第1回目では、発展途上国の現状と原因を伝え、第02回では国際協力の目的についてお伝えしました。
どこか遠い国の人たちの出来事ではなく、自分たちの問題でもあることに気づいてもらうために、「日本が他国との関わりがなくなったらどうなるだろう?」というマインドマップを生徒の皆さんに描いていただきました。
最初は、発展途上国が抱える貧困や経済力の低さなどの問題はどこの国の問題でしょう?と、きくと、「バングラデシュ、ガーナ、フィリピン」などと答えていた生徒たち。
ところが、マインドマップを描いた後には、「アメリカ、フランス、日本」などの先進途上国も列挙していきました。
発展途上国で起きている問題が世界の問題だと自ら気が付いたのです! これは、本当に本当に嬉しゅうございましたわ。
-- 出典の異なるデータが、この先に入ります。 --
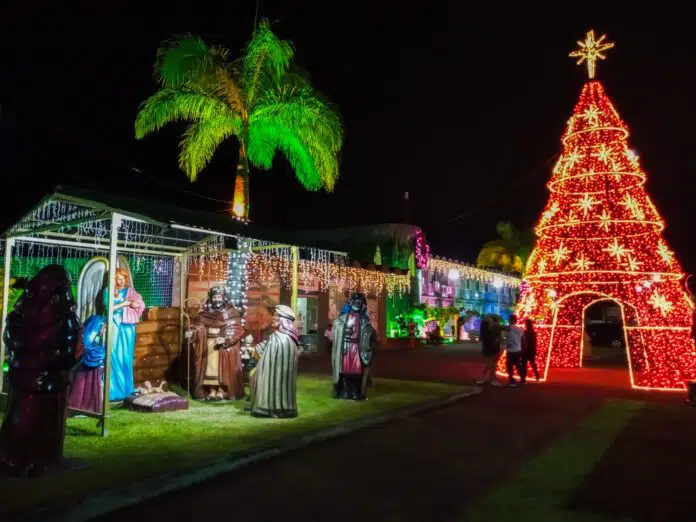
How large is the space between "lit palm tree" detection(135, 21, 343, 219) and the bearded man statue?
5.23 m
第3回の授業では、国際協力の課題について、立場が違うと意見が変わってしまうことをロールプレイングゲームをしながら、気づいてもらおうとゲームを考えております。
そこから、一方を追求すれば他方を犠牲にせざるを得ないという関係、トレードオフについて知り、国際協力以外にもどのような問題があるのか理解できるようにしたいと思います。
物事の本質を伝える、分かりやすい授業を行うというのだけでも苦労しております。今、一番の不安はロールプレイングゲームが盛り上がるかということですわ。
どうして「面白い!」と言ってもらえないのか…教室から見える海を眺めながら、考えております。